Portée par les géniales Elsa Zylberstein et Pascale Ourbih, cette série addictive évoque les univers de Douglas Sirk et d’Almodóvar.

Vénus et Apollon est la première série française transgenre.
Elle a été créée dans le prolongement d’un film, Vénus beauté (Institut) de Tonie Marshall qui cartonna avec Nathalie Baye et Audrey Tautou.
En 2005, premier lifting.
Le film devient une « dramédie » en format 26 minutes. Place à 2008, à un autre lifting.

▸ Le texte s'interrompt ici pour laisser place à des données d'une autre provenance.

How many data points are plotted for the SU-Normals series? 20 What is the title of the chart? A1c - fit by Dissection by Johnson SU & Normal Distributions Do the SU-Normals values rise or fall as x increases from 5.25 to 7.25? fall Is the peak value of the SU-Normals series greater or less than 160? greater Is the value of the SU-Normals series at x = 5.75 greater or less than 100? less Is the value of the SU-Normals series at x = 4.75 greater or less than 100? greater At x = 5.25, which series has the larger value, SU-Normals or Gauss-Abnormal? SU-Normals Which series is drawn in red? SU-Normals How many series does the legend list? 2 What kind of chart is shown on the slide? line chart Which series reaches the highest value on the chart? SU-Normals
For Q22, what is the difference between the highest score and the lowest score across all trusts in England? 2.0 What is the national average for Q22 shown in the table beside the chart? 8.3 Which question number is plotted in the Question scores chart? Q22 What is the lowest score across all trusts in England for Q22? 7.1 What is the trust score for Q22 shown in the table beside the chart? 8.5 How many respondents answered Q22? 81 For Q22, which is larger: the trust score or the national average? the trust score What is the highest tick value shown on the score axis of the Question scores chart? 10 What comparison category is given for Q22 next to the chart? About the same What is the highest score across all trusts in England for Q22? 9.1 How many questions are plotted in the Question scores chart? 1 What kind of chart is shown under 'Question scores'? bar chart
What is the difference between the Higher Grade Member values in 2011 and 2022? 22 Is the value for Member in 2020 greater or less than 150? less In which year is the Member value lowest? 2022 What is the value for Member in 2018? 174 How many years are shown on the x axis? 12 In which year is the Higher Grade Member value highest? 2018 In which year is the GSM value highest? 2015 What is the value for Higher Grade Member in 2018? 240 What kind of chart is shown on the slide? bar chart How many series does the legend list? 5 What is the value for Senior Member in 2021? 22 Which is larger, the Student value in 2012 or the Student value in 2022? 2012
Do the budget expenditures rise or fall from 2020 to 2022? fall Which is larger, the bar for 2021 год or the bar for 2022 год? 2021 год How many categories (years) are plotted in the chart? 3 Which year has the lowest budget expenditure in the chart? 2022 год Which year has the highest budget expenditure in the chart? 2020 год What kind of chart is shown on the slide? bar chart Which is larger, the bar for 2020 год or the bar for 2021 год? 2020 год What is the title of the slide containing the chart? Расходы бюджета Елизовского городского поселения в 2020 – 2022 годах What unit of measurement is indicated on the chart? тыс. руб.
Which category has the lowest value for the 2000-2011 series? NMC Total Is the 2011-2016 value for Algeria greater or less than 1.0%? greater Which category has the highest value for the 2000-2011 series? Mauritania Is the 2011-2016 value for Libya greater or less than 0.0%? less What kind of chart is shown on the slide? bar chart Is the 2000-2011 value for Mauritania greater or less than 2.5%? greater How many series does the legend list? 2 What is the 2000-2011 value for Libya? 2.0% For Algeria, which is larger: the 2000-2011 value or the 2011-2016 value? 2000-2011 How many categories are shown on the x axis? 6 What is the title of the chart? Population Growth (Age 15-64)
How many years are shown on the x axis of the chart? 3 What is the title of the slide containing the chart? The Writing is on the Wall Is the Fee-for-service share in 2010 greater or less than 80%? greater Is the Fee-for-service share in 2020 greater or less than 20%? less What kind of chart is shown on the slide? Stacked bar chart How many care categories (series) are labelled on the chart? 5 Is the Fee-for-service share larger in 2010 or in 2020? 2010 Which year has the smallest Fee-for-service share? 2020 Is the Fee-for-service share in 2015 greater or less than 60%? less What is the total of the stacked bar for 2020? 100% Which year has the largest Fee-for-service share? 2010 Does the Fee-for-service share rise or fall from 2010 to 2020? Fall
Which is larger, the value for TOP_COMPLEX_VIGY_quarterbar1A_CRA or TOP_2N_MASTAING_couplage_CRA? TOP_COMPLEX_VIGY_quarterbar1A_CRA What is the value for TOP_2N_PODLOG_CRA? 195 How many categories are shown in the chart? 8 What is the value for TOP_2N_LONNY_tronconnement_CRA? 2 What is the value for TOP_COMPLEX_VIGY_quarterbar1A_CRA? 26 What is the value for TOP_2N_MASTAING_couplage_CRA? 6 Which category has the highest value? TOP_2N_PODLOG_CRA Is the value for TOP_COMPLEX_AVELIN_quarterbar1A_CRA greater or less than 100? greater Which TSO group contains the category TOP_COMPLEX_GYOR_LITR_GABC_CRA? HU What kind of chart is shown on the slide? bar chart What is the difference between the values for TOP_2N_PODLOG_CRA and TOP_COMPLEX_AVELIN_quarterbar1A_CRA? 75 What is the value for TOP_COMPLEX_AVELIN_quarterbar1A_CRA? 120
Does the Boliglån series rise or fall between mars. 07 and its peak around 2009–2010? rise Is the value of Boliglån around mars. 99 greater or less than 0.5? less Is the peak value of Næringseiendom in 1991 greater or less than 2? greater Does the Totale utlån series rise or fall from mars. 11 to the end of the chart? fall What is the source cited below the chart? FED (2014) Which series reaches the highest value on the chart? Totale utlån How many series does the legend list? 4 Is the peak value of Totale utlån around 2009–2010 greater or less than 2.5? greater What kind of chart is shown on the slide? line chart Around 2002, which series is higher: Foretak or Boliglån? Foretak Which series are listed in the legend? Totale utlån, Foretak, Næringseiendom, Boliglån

On passe de 26 minutes à 52, et surtout à une fiction plus sombre, qui évoque les univers de Douglas Sirk et d’Almodóvar.
On y retrouve tout ce qui fait le sel d’une telenovela chic : enfances meurtries, douleurs inconsolables, blessures secrètes, amours interdites…
Et ça marche. On adore Elsa Zylberstein en amazone vengeresse qui se laisse séduire par une esthéticienne angélique, mais aussi Pascale Ourbih, en ex-compagnon devenu femme, sans oublier Michèle Mercier, ex-Angélique marquise des Anges, dans une partition fasbinderienne.

Une série inclassable
Vénus et Apollon bouscule la comédie française.
Il y a du David E Kelley (Ally McBeal), du Russell T. Davies (Queer as Folk) du Alan Ball (Six Feet Under) dans l’équipe réunit autour de la scénariste Raphaëlle Valbrune. Vous avez dit inclassable.
C’est tant mieux ! Vénus et apollon est à (re)découvrir, c’est certain.
Vénus et Apollon - saison 2, mardi 14 décembre, à 22h25, sur Arte. Deux épisodes.